Have you seen some slithery neighbors while hiking or working in yard? Spring, summer, and fall are when snakes are most active in Western North Carolina. As a pet parent, it’s a good idea to be aware of the types of snakes we have in the area, as well as what to do in the event of a bite.
Snakes are often portrayed as dangerous and harmful, however WNC is home to many beneficial and non-venomous snakes. There are two types of venomous snakes in the area, copperheads and timber rattlesnakes, which can be harmful to pets and people. These snakes are part of the pit viper family, meaning they have heat-sensing openings between the eye and nostril, triangular heads, retractable fangs, and vertical pupils rather than round. Luckily, with only two venomous species, it’s not difficult to learn to identify them as well as learn their habits and habitats to minimize risk.
Follow this link to learn more about all the species of snakes found in North Carolina.
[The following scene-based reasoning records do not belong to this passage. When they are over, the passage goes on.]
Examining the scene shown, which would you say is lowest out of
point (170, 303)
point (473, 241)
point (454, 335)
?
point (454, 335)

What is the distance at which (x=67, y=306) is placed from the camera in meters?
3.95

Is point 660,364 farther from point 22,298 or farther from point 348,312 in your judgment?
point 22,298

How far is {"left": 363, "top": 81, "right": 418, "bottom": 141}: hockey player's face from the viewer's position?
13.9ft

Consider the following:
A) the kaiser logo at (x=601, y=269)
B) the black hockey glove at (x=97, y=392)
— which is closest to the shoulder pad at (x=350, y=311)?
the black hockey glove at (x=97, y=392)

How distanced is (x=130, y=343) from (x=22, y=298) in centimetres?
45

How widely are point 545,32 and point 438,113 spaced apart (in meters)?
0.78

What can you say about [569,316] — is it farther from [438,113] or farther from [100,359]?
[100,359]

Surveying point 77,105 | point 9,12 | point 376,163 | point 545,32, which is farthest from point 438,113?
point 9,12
Can snake bites be prevented?
Unfortunately, no. You can, however, limit your pets’ exposure to snakes by avoiding brushy areas or areas of long grass where visibility is limited. Avoid disturbing cool, dark areas under sheds, rocks, or rubble. Keep your yard free of long grass, piles of wood or any other structures that would provide protection to snakes. Limiting the snake food population (mice, rats, nesting birds, lizards) may deter snakes from your property. Keeping your dog on a leash and using a flashlight at night can help prevent disturbing a snake at night.
If my pet has been bitten by a snake previously will the next bite be less severe?
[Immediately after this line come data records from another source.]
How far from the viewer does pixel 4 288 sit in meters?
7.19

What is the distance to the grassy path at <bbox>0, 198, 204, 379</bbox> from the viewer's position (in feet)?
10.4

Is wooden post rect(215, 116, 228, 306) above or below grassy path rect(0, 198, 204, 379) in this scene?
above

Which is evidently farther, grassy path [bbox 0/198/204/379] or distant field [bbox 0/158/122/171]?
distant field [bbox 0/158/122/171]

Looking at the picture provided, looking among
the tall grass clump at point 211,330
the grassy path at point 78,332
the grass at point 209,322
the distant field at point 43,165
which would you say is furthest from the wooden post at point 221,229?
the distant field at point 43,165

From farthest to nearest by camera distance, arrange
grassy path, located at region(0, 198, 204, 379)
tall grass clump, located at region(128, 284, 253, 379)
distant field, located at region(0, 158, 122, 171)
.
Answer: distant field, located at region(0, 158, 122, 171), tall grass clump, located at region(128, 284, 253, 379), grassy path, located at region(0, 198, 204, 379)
No. A previous bite does not protect against a future reaction. It also doesn’t guarantee the same reaction as the first bite.
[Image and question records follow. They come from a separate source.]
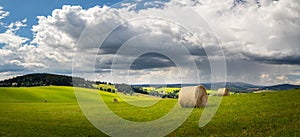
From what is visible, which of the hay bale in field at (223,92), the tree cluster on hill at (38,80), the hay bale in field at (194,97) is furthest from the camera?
the tree cluster on hill at (38,80)

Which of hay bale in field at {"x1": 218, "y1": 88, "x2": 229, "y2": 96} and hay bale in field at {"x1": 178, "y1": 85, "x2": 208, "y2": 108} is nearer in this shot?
hay bale in field at {"x1": 178, "y1": 85, "x2": 208, "y2": 108}

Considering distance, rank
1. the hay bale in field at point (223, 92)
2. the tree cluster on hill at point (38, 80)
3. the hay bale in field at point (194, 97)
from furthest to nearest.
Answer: the tree cluster on hill at point (38, 80)
the hay bale in field at point (223, 92)
the hay bale in field at point (194, 97)

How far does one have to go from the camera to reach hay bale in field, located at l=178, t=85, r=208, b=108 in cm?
3164

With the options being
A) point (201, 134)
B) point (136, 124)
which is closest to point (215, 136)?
point (201, 134)

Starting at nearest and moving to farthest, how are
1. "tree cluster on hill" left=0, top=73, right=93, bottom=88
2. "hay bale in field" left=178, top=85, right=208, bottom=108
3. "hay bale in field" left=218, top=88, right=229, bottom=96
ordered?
1. "hay bale in field" left=178, top=85, right=208, bottom=108
2. "hay bale in field" left=218, top=88, right=229, bottom=96
3. "tree cluster on hill" left=0, top=73, right=93, bottom=88

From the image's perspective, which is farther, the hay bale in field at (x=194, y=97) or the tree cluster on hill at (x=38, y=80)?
the tree cluster on hill at (x=38, y=80)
What do I do if my pet is bitten by a snake?
- Keep yourself safe. Do not try to handle or kill a snake as this is the most common occurrence for human snake bites.
- Identify the snake if possible. Killing the snake or bringing it to the vet is not necessary, but if you are able to safely snap a photo that may be helpful in identifying the species of snake.
- Keep the pet as calm and quiet as possible.
- Do not apply a tourniquet or apply ice. Do not incise (cut) the wound or attempt to aspirate (draw out) the venom. Do not wash the area.
- If you have access to the homeopathic remedies Ledum, Lactasis, or Arnica, they may be useful.
- Seek medical attention immediately, even if the snake is non-venomous or the pet has received the rattlesnake vaccine. Even non-venomous snake bites typically require medical attention to manage bruising, swelling, infection, and pain.
- A venomous or suspected venomous snake bite is an emergency, the sooner the pet receives medical attention the more likely successful treatment and survival become.
- If you suspect a venomous snake bite, limit the pet’s mobility. Carry the pet or use a pet crate as this will limit the movement of venom through the body.
Is there a vaccine against snakes?
We have received many questions about the canine rattlesnake vaccine. The canine rattlesnake vaccine is comprised of venom components from Crotalus atrox (Western Diamondback Rattlesnake). This vaccine may be potentially useful for dogs that frequently encounter rattlesnakes, but currently we are unable to recommend this vaccine because of insufficient information regarding the efficacy of the vaccine in dogs as well as its effectiveness in regards to the Timber Rattlesnake, which is the rattlesnake in our region, or the Copperhead.
We currently do not offer this vaccine for a number of reasons, but we believe that pet parents should make the most informed decisions for their pets. If you are interested in the canine rattlesnake vaccine, we can recommend some local clinics that do offer that service. Please be aware that owners of vaccinated dogs must still seek veterinary care immediately after any snake bite because antibody titers may be overwhelmed in cases of severe envenomation and an individual dog may lack sufficient protection depending on the response to the vaccine. Recommendations for booster vaccination are still under development, but it appears that adequate titers do not extend past one year after vaccination. Adverse reactions appear to be low and similar to other vaccines on the market. The USDA product license is currently conditional as efficacy and potency have not been fully demonstrated. Based on what existing data that is, Riversong does not currently recommend the rattlesnake vaccination and it is not stocked in our pharmacy.
For more information regarding the rattlesnake vaccine, see http://www.redrockbiologics.com/.
Why are snakes called venomous and not poisonous?
Some snakes are specialized to develop venom and have the equipment (fangs, venom sacs, etc.) to deliver the venom to prey. To be considered venomous implies a toxin was injected. Poisonous, on the other hand, refers to a toxin which is ingested such as an unidentified wild mushroom.